Decisão recente do Superior Tribunal de Justiça reforça que corretoras e plataformas de transações em criptomoedas, equiparadas a instituições financeiras, respondem objetivamente por fraudes ocorridas mesmo com autenticação de dois fatores.

Comentário

O problema

Em um cenário em que o mercado de criptomoedas cresce exponencialmente e atrai investidores de perfis cada vez mais diversos, a segurança digital tornou-se não apenas um diferencial competitivo, mas um dever jurídico. A recente decisão, pelo Superior Tribunal de Justiça (REsp 2.104.122), sobre a responsabilidade objetiva das plataformas de transações por fraudes, mesmo quando estas envolvem mecanismos robustos como a autenticação de dois fatores, lança luz sobre um ponto sensível: até onde vai a obrigação dessas empresas em proteger o patrimônio de seus clientes?

Contexto e antecedentes

As corretoras e plataformas digitais que intermedeiam compra, venda e custódia de criptoativos passaram, nos últimos anos, a ocupar papel semelhante ao de instituições financeiras tradicionais. O próprio STJ, aplicando o art. 17 da Lei nº 4.595/1964, já equipara tais empresas a instituições financeiras para fins de responsabilidade civil. 

Essa interpretação submete as plataformas ao regime de responsabilidade objetiva previsto no art. 14 do Código de Defesa do Consumidor e à Súmula 479 do STJ, segundo a qual instituições financeiras respondem por danos decorrentes de fortuito interno  – fraudes e delitos cometidos por terceiros no âmbito de operações bancárias.

As razões de decidir

O núcleo do entendimento adotado pelo STJ reside no reconhecimento de que ataques cibernéticos e fraudes digitais, quando envolvem a infraestrutura da própria plataforma, constituem risco inerente à atividade (fortuito interno). Isso significa que a empresa responde pelos prejuízos independentemente de culpa, salvo se comprovar excludentes como culpa exclusiva do consumidor ou de terceiros.
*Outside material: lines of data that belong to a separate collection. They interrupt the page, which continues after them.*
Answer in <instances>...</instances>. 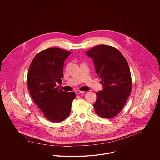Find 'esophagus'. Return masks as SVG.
Returning a JSON list of instances; mask_svg holds the SVG:
<instances>
[{
    "mask_svg": "<svg viewBox=\"0 0 160 160\" xmlns=\"http://www.w3.org/2000/svg\"><path fill=\"white\" fill-rule=\"evenodd\" d=\"M75 93L76 94H79V93H85V92L80 91H76Z\"/></svg>",
    "mask_w": 160,
    "mask_h": 160,
    "instance_id": "34e87169",
    "label": "esophagus"
}]
</instances>
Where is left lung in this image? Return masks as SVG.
Here are the masks:
<instances>
[{
	"label": "left lung",
	"mask_w": 160,
	"mask_h": 160,
	"mask_svg": "<svg viewBox=\"0 0 160 160\" xmlns=\"http://www.w3.org/2000/svg\"><path fill=\"white\" fill-rule=\"evenodd\" d=\"M86 53L92 59L103 86L102 91L96 92L95 112L102 118H112L122 109L131 94L132 81L128 62L112 46H95Z\"/></svg>",
	"instance_id": "left-lung-1"
}]
</instances>
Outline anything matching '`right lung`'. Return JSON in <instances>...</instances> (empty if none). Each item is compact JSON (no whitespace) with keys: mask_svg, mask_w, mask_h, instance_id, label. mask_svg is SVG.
I'll list each match as a JSON object with an SVG mask.
<instances>
[{"mask_svg":"<svg viewBox=\"0 0 160 160\" xmlns=\"http://www.w3.org/2000/svg\"><path fill=\"white\" fill-rule=\"evenodd\" d=\"M71 52L58 48L41 51L32 60L28 74L27 84L34 102L46 119L58 122L65 119L71 112L74 92L61 91L64 62Z\"/></svg>","mask_w":160,"mask_h":160,"instance_id":"add662e5","label":"right lung"}]
</instances>
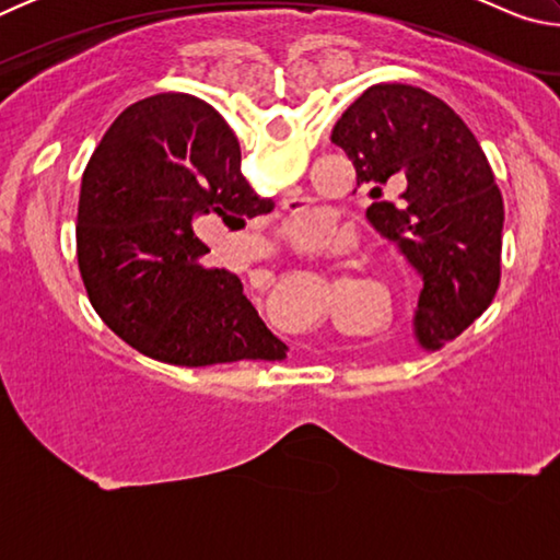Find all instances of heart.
Listing matches in <instances>:
<instances>
[{"instance_id": "obj_1", "label": "heart", "mask_w": 560, "mask_h": 560, "mask_svg": "<svg viewBox=\"0 0 560 560\" xmlns=\"http://www.w3.org/2000/svg\"><path fill=\"white\" fill-rule=\"evenodd\" d=\"M330 214L318 207H303V210L293 212L287 222V236L296 242L299 246H316L330 234Z\"/></svg>"}]
</instances>
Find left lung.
<instances>
[{
  "label": "left lung",
  "instance_id": "left-lung-1",
  "mask_svg": "<svg viewBox=\"0 0 560 560\" xmlns=\"http://www.w3.org/2000/svg\"><path fill=\"white\" fill-rule=\"evenodd\" d=\"M330 143L343 148L368 189L375 232L422 277L412 336L440 350L494 301L501 279L504 202L479 140L447 103L405 83H377L338 118ZM408 187L385 198L389 179Z\"/></svg>",
  "mask_w": 560,
  "mask_h": 560
}]
</instances>
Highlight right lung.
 I'll list each match as a JSON object with an SVG mask.
<instances>
[{
  "mask_svg": "<svg viewBox=\"0 0 560 560\" xmlns=\"http://www.w3.org/2000/svg\"><path fill=\"white\" fill-rule=\"evenodd\" d=\"M224 118L187 93L132 103L93 150L81 183L79 269L113 334L163 363L202 368L283 360L287 346L244 296L242 281L200 261V217L226 224L267 214L242 177Z\"/></svg>",
  "mask_w": 560,
  "mask_h": 560,
  "instance_id": "right-lung-1",
  "label": "right lung"
}]
</instances>
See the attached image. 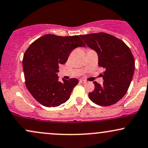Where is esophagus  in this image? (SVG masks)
Segmentation results:
<instances>
[{"mask_svg": "<svg viewBox=\"0 0 148 148\" xmlns=\"http://www.w3.org/2000/svg\"><path fill=\"white\" fill-rule=\"evenodd\" d=\"M80 82H81V84H86V83H87V81L84 79H81L80 80Z\"/></svg>", "mask_w": 148, "mask_h": 148, "instance_id": "34e87169", "label": "esophagus"}]
</instances>
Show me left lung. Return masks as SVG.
<instances>
[{"label":"left lung","instance_id":"8db88e82","mask_svg":"<svg viewBox=\"0 0 148 148\" xmlns=\"http://www.w3.org/2000/svg\"><path fill=\"white\" fill-rule=\"evenodd\" d=\"M89 48L95 51L98 64L105 68L103 84L94 81L95 90L88 96L99 106H108L120 101L127 93L133 78L135 62L125 42L105 33L79 35Z\"/></svg>","mask_w":148,"mask_h":148}]
</instances>
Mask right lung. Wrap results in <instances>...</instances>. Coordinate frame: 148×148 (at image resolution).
<instances>
[{
    "label": "right lung",
    "mask_w": 148,
    "mask_h": 148,
    "mask_svg": "<svg viewBox=\"0 0 148 148\" xmlns=\"http://www.w3.org/2000/svg\"><path fill=\"white\" fill-rule=\"evenodd\" d=\"M78 47H86L79 36L44 35L25 52L23 69L25 86L32 96L46 107H56L67 101L79 83L77 79L58 81L59 65L67 62Z\"/></svg>",
    "instance_id": "add662e5"
}]
</instances>
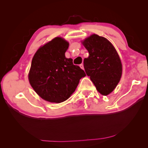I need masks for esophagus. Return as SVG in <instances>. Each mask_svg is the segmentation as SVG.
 I'll use <instances>...</instances> for the list:
<instances>
[{
	"mask_svg": "<svg viewBox=\"0 0 148 148\" xmlns=\"http://www.w3.org/2000/svg\"><path fill=\"white\" fill-rule=\"evenodd\" d=\"M79 66H80V68H81L82 69H84V64H81L79 65Z\"/></svg>",
	"mask_w": 148,
	"mask_h": 148,
	"instance_id": "obj_1",
	"label": "esophagus"
}]
</instances>
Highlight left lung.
<instances>
[{
  "instance_id": "8db88e82",
  "label": "left lung",
  "mask_w": 148,
  "mask_h": 148,
  "mask_svg": "<svg viewBox=\"0 0 148 148\" xmlns=\"http://www.w3.org/2000/svg\"><path fill=\"white\" fill-rule=\"evenodd\" d=\"M83 44L89 53L84 61L86 74L100 93L108 95L121 77L122 64L118 54L111 42L97 34L84 40Z\"/></svg>"
}]
</instances>
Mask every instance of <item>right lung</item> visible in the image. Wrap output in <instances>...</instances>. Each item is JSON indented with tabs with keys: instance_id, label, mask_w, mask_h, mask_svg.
<instances>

No caso julgado pelo STJ, a discussão girou em torno de uma fraude consumada mesmo após o usuário ter fornecido login, senha e código de autenticação, sem que houvesse a etapa final de confirmação por e-mail, prevista nos protocolos internos da plataforma. Para o STJ, a ausência dessa etapa de segurança afasta a alegação de que a operação tenha se completado por conduta exclusiva do cliente, reforçando a falha na prestação do serviço.

O posicionamento do STJ

O entendimento do STJ estrutura três diretrizes relevantes:

  • Equiparação às instituições financeiras – Corretoras de criptomoedas se enquadram na definição legal e, portanto, respondem pelos riscos da atividade.
  • Aplicação da responsabilidade objetiva do CDC – A prova de culpa do consumidor ou de terceiro deve ser robusta, cabendo ao fornecedor o ônus dessa demonstração.
  • Fortuito interno versus externo – Ataques hackers à própria infraestrutura da plataforma configuram fortuito interno e não afastam a responsabilidade.

A tendência jurisprudencial, portanto, é de estender aos ambientes digitais o mesmo padrão protetivo aplicado ao sistema bancário tradicional, reforçando a confiança do consumidor no ecossistema de moedas digitais.

Por trás dos números, estão histórias de investidores que veem, em segundos, anos de economia desaparecerem. O avanço da tecnologia blockchain não elimina o elo mais frágil: a interface entre usuários e plataformas, onde a usabilidade e a segurança precisam coexistir. A decisão do STJ envia mensagem clara ao mercado: não basta adotar protocolos de segurança sofisticados. É preciso também garantir sua efetiva execução.

Conclusão

A jurisprudência do STJ marca um ponto de inflexão na regulação indireta do mercado de criptoativos no Brasil. Ao afirmar que plataformas respondem objetivamente por transações fraudulentas realizadas mediante credenciais legítimas, mas sem o cumprimento integral dos protocolos de segurança, a Corte coloca sobre essas empresas o ônus de robustecer continuamente seus sistemas. Num ambiente de alta volatilidade e riscos digitais crescentes, a confiança será o ativo mais valioso, e, agora, também um imperativo jurídico.